Question

The question is incomplete as it does not specify what needs to be calculated. However, assuming a typical problem setup for JEE/NEET exams based on the provided diagram, we will calculate the tension in the string and the acceleration of the masses when the system is released from rest with the spring at its natural length.

Assumptions:

1. The horizontal surface is frictionless.
2. The pulley is frictionless and massless.
3. The spring is ideal (massless, obeys Hooke's Law).
4. The system is released from rest, and the spring is initially at its natural length.

Interpretation of the Diagram: Based on the labels and arrows, the most plausible interpretation is:

• Mass $m_1 = 5kg$ is on a frictionless horizontal surface.
• Mass $m_2 = 10kg$ is hanging vertically.
• A string connects $m_1$ to the pulley. The string passes over the pulley.
• The other end of the string is attached to $m_2$.
• A spring "Sp" is connected between $m_1$ and the pulley.

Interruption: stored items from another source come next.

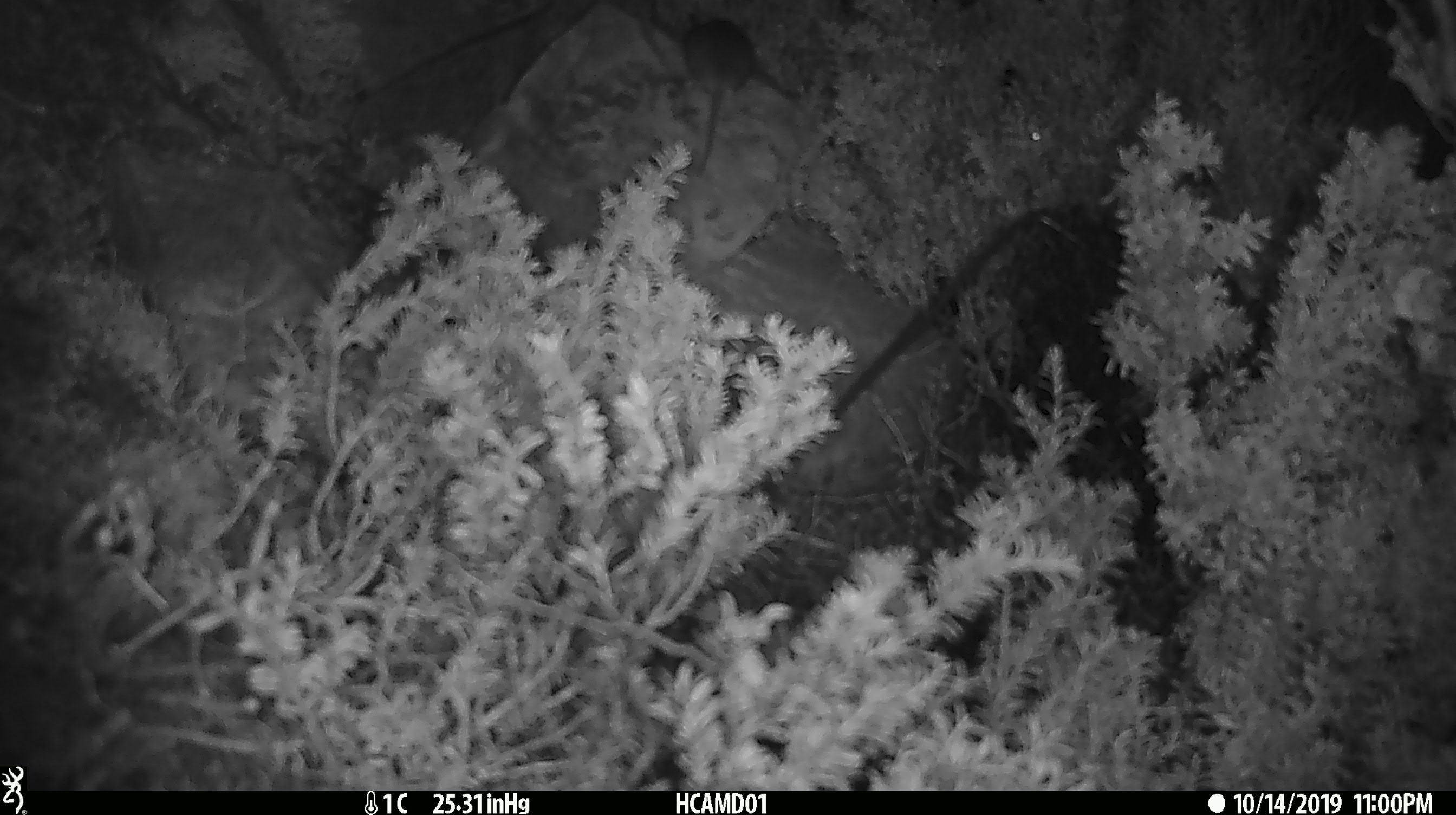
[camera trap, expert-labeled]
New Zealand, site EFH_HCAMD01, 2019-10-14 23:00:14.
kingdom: Animalia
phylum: Chordata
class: Mammalia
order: Rodentia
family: Muridae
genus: Mus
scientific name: Mus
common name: mouse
Mouse (Mus).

Let $a$ be the acceleration of $m_1$ to the right and $m_2$ downwards. The tension in the string is $T$. Let $k$ be the spring constant.

Analysis of Forces:

• For mass $m_2$ (10kg): The forces acting on $m_2$ are its weight ($m_2g$) acting downwards and the tension ($T$) acting upwards. Applying Newton's second law: $m_2g - T = m_2a$ $10g - T = 10a$ (Equation 1)

• For mass $m_1$ (5kg): The forces acting on $m_1$ are the tension ($T$) pulling it to the right, and the force exerted by the spring ($F_{sp}$) pulling it to the left (assuming the spring is extended). Applying Newton's second law: $T - F_{sp} = m_1a$ $T - F_{sp} = 5a$ (Equation 2)

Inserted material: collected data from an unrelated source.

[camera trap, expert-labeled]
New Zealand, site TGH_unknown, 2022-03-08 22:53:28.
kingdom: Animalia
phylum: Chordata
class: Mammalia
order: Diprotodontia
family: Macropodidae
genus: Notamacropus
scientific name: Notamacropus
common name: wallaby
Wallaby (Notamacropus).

• Spring Force ($F_{sp}$): The spring is connected between $m_1$ and the pulley. Assuming the pulley is fixed, the extension of the spring ($x$) is equal to the displacement of $m_1$ from its equilibrium position. The spring force is given by Hooke's Law: $F_{sp} = kx$.

Solving for Acceleration and Tension (Initial State): When the system is released from rest with the spring at its natural length, the initial extension $x=0$, so $F_{sp} = k \times 0 = 0$. Equation 2 becomes: $T - 0 = 5a$ $T = 5a$

Substitute this into Equation 1: $10g - (5a) = 10a$ $10g = 15a$ $a = \frac{10g}{15} = \frac{2g}{3}$

Now, find the tension $T$: $T = 5a = 5 \times \frac{2g}{3} = \frac{10g}{3}$

Using $g \approx 9.8 \, m/s^2$ or $g \approx 10 \, m/s^2$: If $g \approx 10 \, m/s^2$: $a = \frac{2 \times 10}{3} = \frac{20}{3} \, m/s^2 \approx 6.67 \, m/s^2$ $T = \frac{10 \times 10}{3} = \frac{100}{3} \, N \approx 33.3 \, N$

If $g \approx 9.8 \, m/s^2$: $a = \frac{2 \times 9.8}{3} = \frac{19.6}{3} \, m/s^2 \approx 6.53 \, m/s^2$ $T = \frac{10 \times 9.8}{3} = \frac{98}{3} \, N \approx 32.67 \, N$

Since no specific question or options are provided, we cannot select an answer. However, the derived values for acceleration and tension are standard results for this type of problem.

Answer 1

The question is incomplete. Based on standard interpretations, the initial acceleration of the system is $a = \frac{2g}{3}$ and the initial tension in the string is $T = \frac{10g}{3}$.

Answer 2

The problem describes a system of two masses connected by a string over a pulley and a spring. Assuming the system is released from rest with the spring at its natural length, we apply Newton's second law to each mass. The tension in the string is the same throughout. The spring force acts on the 5kg mass and the pulley. For the initial moment, the spring force is zero. This allows us to set up two equations with two unknowns (tension $T$ and acceleration $a$), which are then solved.